#Design Goals
Collaboration among data scientists is often complicated by the fact that individuals tend to experiment with algorithms in isolated environments (typically their individual workstations). Sharing data is difficult because there is no record of the code that was used to produce a given dataset and there are no validation checks on the compatibility of code with the data format. Workflows with any significant complexity become immediately unmanageable as soon as more than one scientist is involved.

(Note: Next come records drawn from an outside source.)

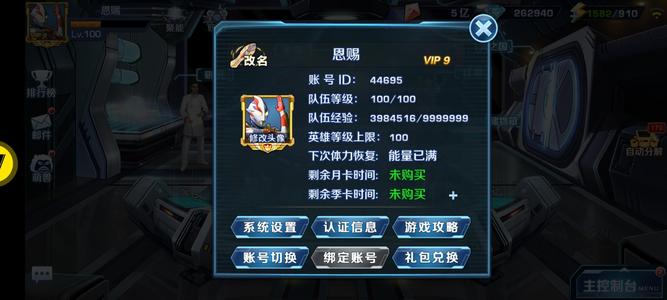 奥特曼英雄归来【100级】小y203榜一 v9全满顶配号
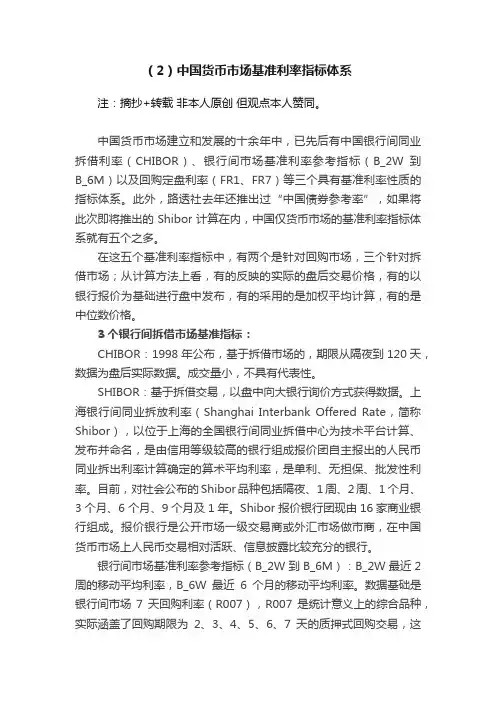 （2）中国货币市场基准利率指标体系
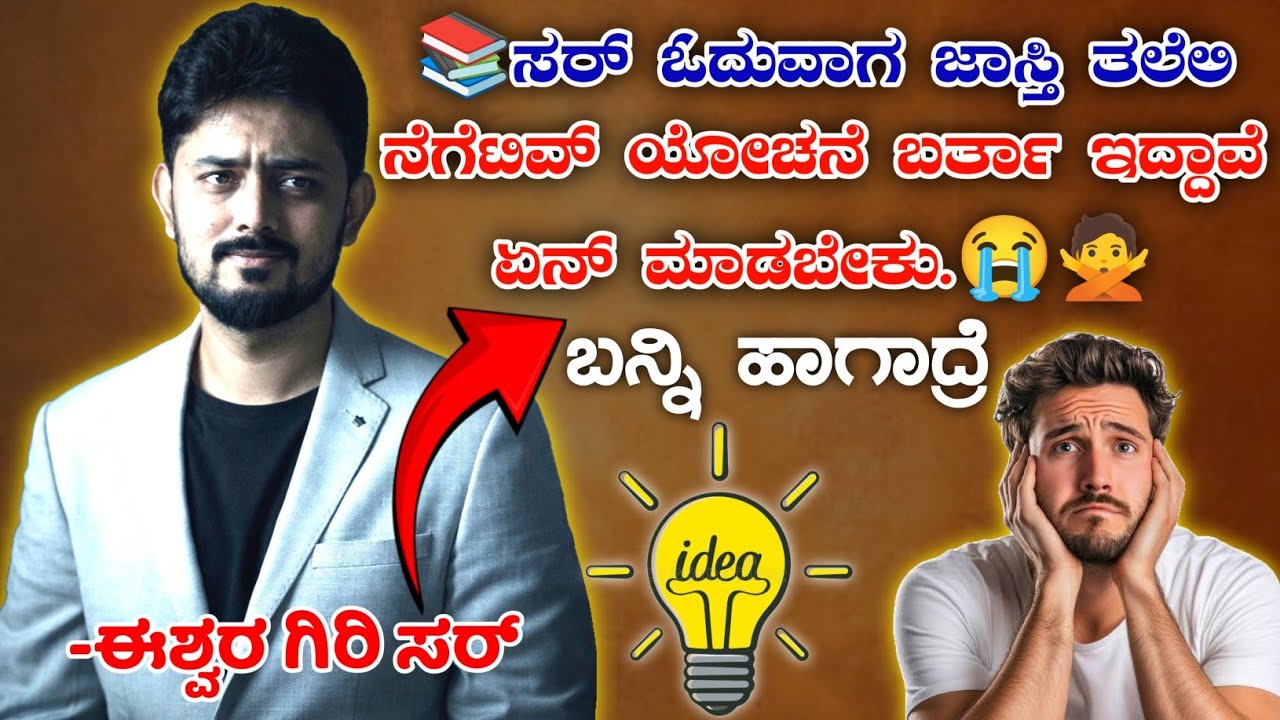 #IshwaraGirimotivation ||ಸರ್ ಓದುವಾಗ ಜಾಸ್ತಿ ತಲೆಲಿ ನೆಗೆಟಿವ್|| ಯೋಚನೆ ಬರ್ತಾ ಇದ್ದಾವೆ ಏನ್ ಮಾಡಬೇಕು.😭🙅🥹#ksp 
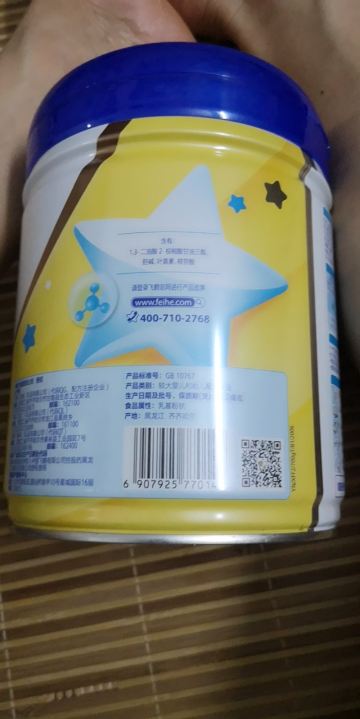飞鹤星飞帆1段0-6个月新生婴儿配方牛奶粉罐装700g克*1罐装一段奶粉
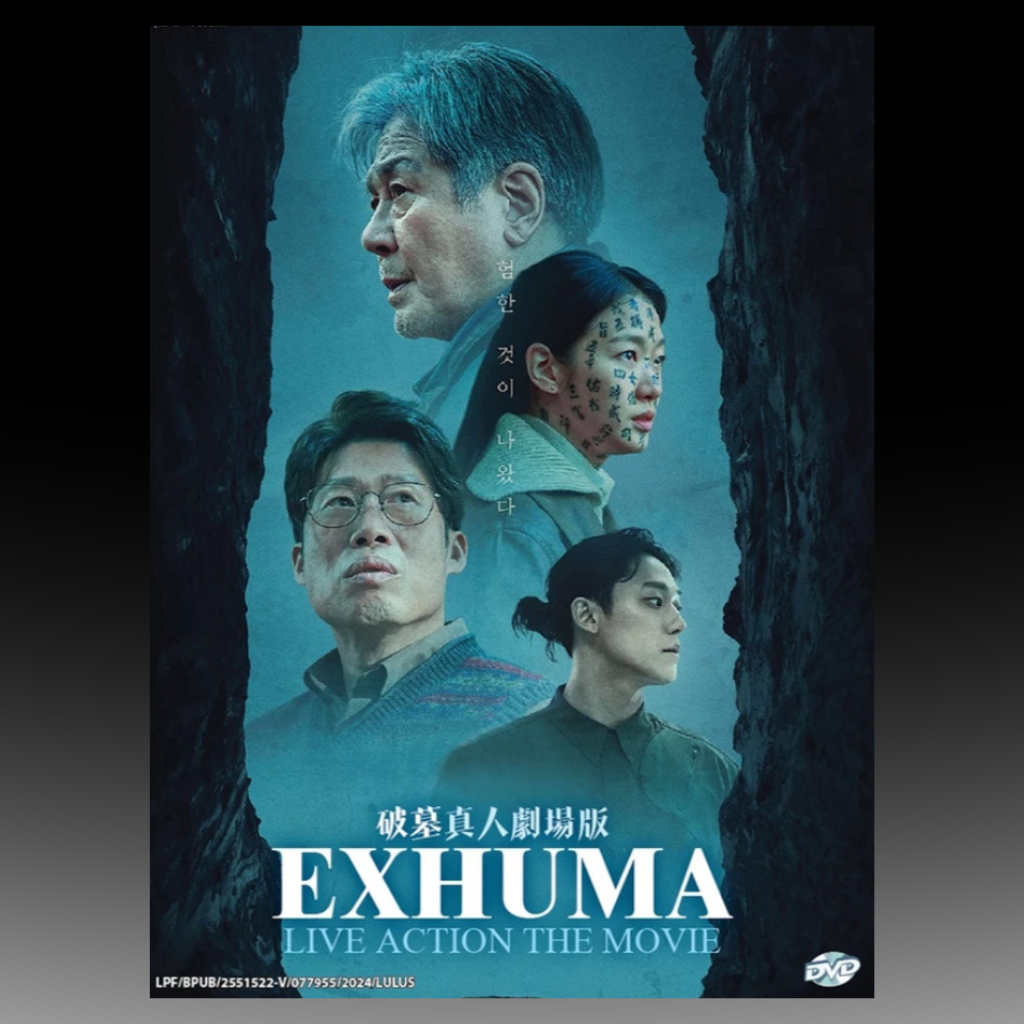 Exhuma Live Action The Movie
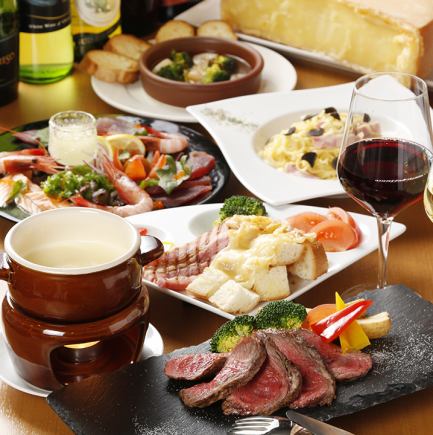 【和菜-wasai-】飲み放題付き・3980円★和風料理の人気プラン
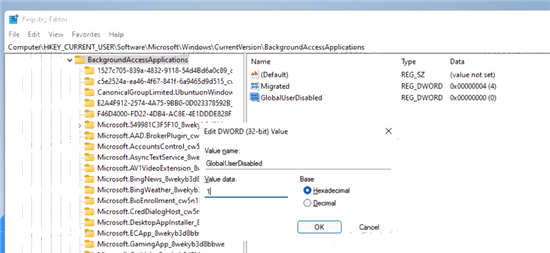 Windows11怎么禁用后台应用程序？Windows11禁用后台应用教程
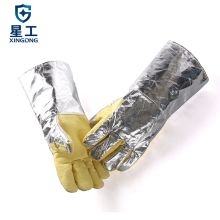 星工 XGS-G2 防高温手套 (单位:双)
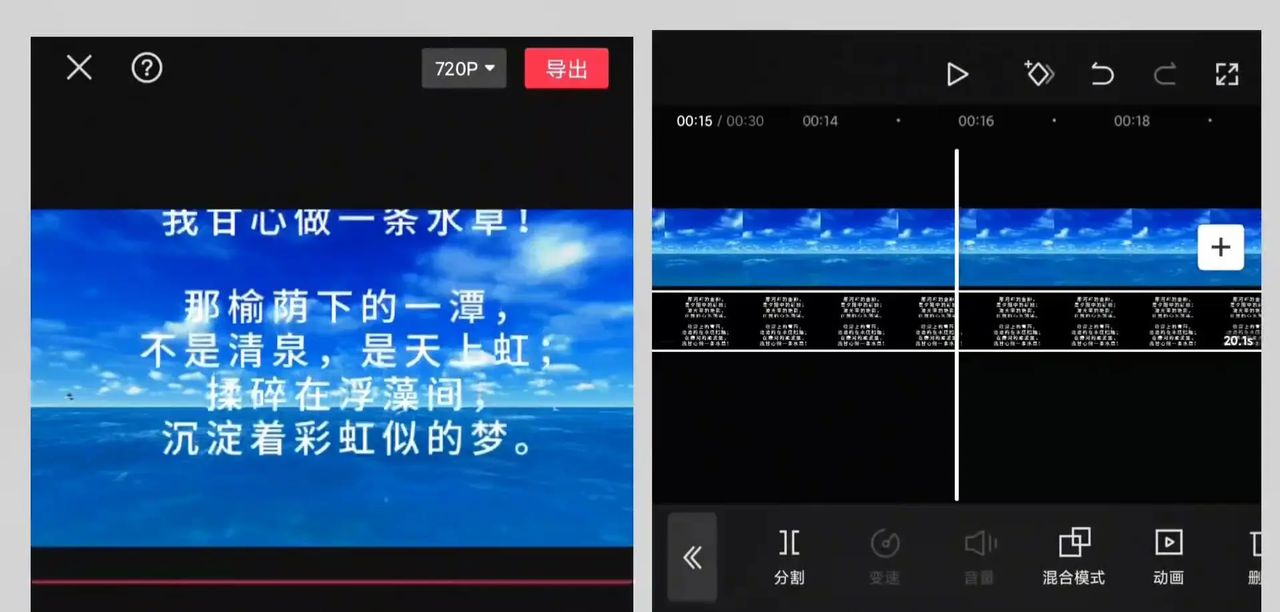 超长滚动字幕视频制作教程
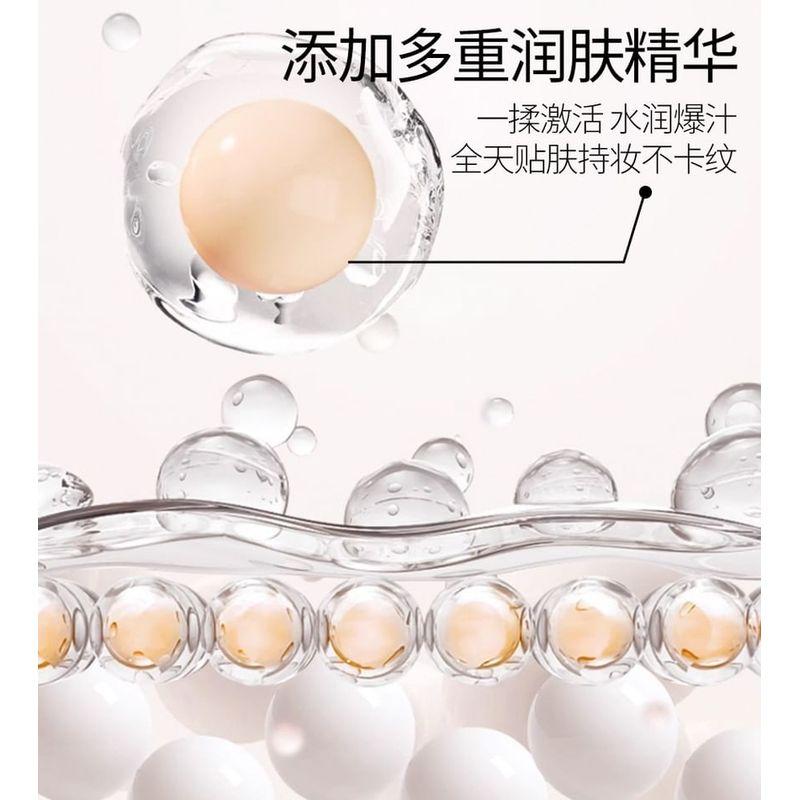 VEECCI - Adaptable 4-Color Concealer Palette - 2 Colors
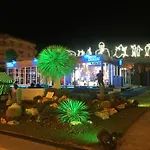 Festival's 圣雷默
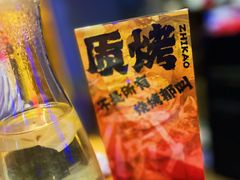 -质烤烤物·活烤海鲜(质烤总店)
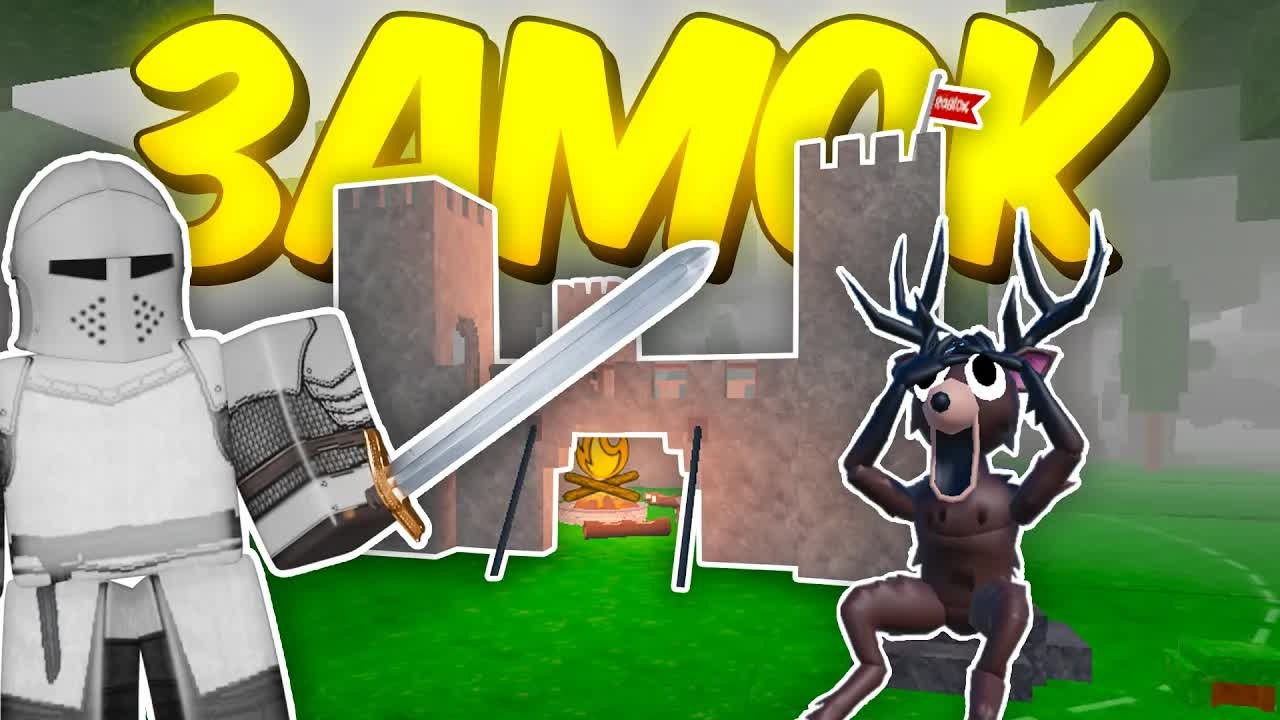 🔥 СДЕЛАЛ ЗАМОК! НОВЫЙ АФК ЗАМОК В 99 NIGHTS IN THE FOREST 💥 смотреть онлайн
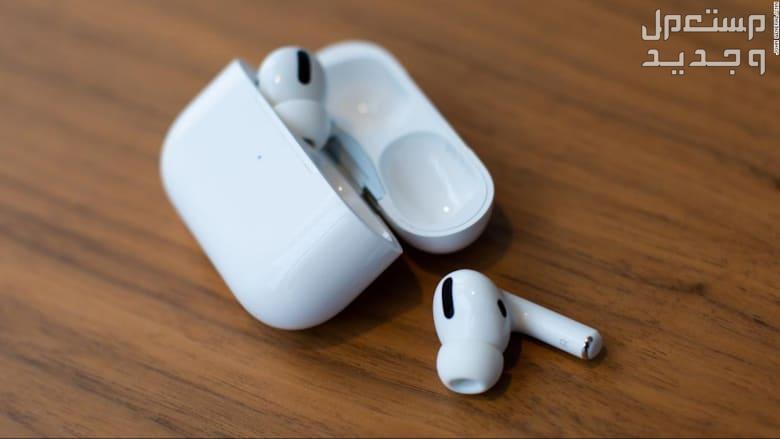 تعرف على سماعة Apple AirPods Pro سماعة Apple AirPods Pro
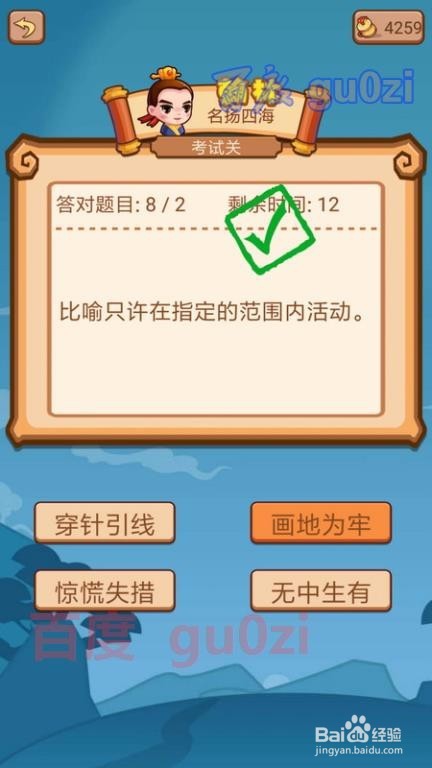 疯狂猜成语2 侍郎府96关考试关攻略3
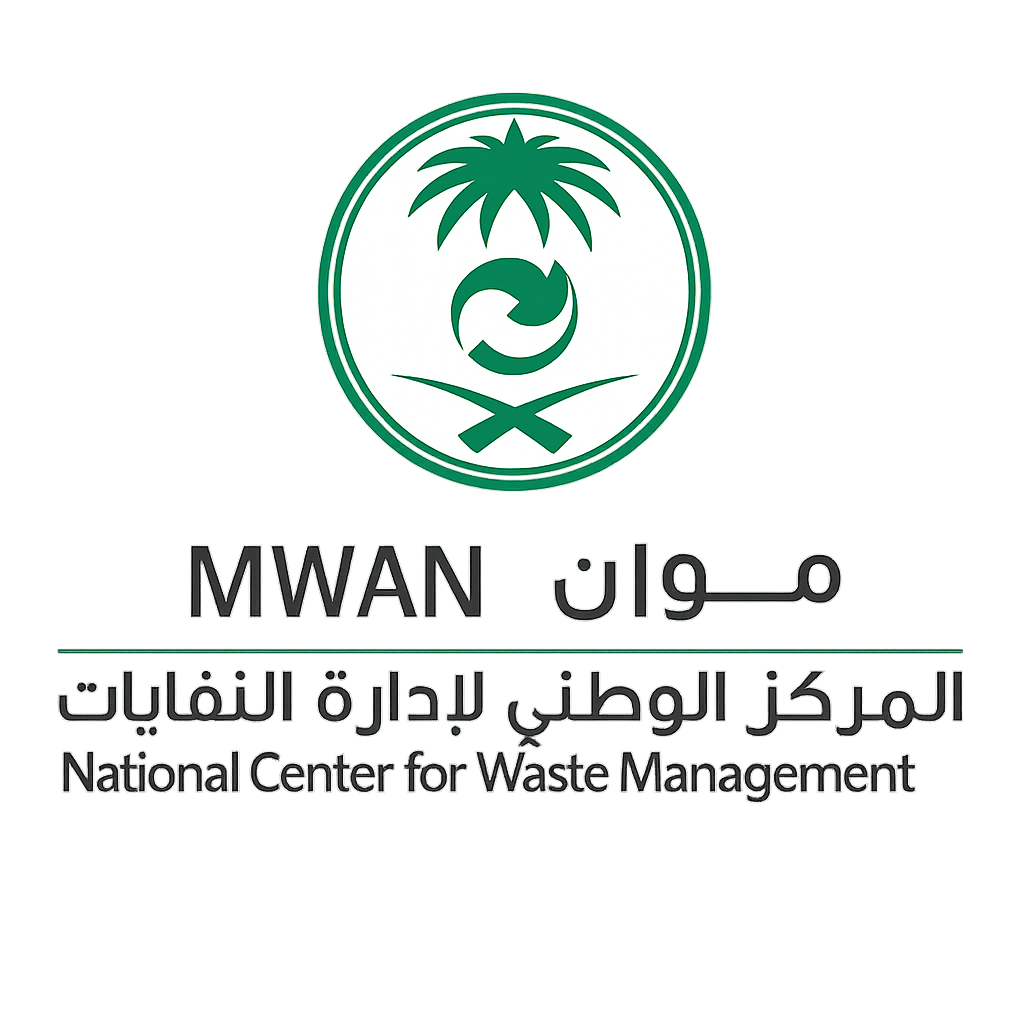 موان المركز الوطني لادارة النفايات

There are many workflow management systems designed for production data pipelines. The problem of sharing data is solved by providing a centralized execution environment, but users sacrifice the ability to rapidly develop code that runs on their local machine while accessing production data. To solve these problems, AIP:
- Is a library that can be run locally or within a cloud environment
- Caches datasets for sharing between multiple users, even if they are running in separate environments
- Enforces compatibility of inputs/outputs at compile time
- Supports streaming calculations on out-of-RAM datasets
- Supports execution of arbitrary executables
- Support easy swapping of storage implementations
#Core Concepts
##Producer
A Producer[T] represents a calculation that produces an output of type T. It can have arbitrary inputs, and any Producer of the same output type T is interchangeable. More details are given here
##Artifact
A data structure saved in persistent storage is represented by the Artifact trait. An artifact may represent a flat file, a directory, a zip archive, an S3 blob, an HDFS dataset, etc. Serialization/Deserialization of an object of type T into an artifact of type A is represented by the ArtifactIo[T,A] trait. AIP provides implementations to serialize arbitrary objects as column-delimited text or JSON (via spray.json)
##Persistence
A Producer[T] will create an in-memory object of type T. This object can be passed to downstream consumers
without storing it to disk. If desired, it can be written to disk before being passed downstream by
using one of the Pipeline.Persist.*
methods. These methods return a new Producer (actually an
instance of PersistedProducer) with the same output type T. A PersistedProducer's get
method
first checks to see whether data exists on disk. If the data exists, it will read the data from disk, and only
if the data does not exist will it compute the data. This allows caching of intermediate steps to speed up calculations.
AIP's persistence mechanism also allows users to reuse data from other users' pipeline. Normally this is not possible because file names are specified by users and they may collide. To avoid this, a Pipeline will choose a unique name for any Producer that it persists. The name include a hash, which is based on the parameters of the Producer and the parameters of all its transitive upstream ancestors. By using this hashing mechanism, different users running compatible code on different machines can share data without fear of collision. The information that goes into determining the path name of a Producer's output is encapsulated in a Signature object.
AIP's persistence mechanism makes it 100% impossible to overwrite data. Any data that exists on disk will be used in place of recalculating it. Only code that has not been executed before will result in new data being written, and the path name chosen will always be unique. This is true regardless of where the code was executed!
##Pipeline
A Pipeline has a run
method that will calculate the result of any Producers that were persisted using
one of its persist
methods.
When run, a Pipeline produces a static HTML visualization of the workflow, which includes hyperlinks
to the locations of any input/output/intermediate data Artifacts. It also produces equivalent data in
JSON format that can be parsed programmatically.
Before running a pipeline, you can call the Pipeline.dryRun
method. This will not perform any calculations,
but will output the summary HTML, allowing you to visualize your workflow before executing it. The HTML
will contain hyperlinks to the Signature-based path names where any output Artifacts will be written. Any outputs
that do not yet exist will be highlighted in red. It is possible that all outputs exist already, created by previous
runs by you or another user. In that case, Pipeline.run
will return immediately without performing
any calculations.
Runnable sample code can be found in the examples project.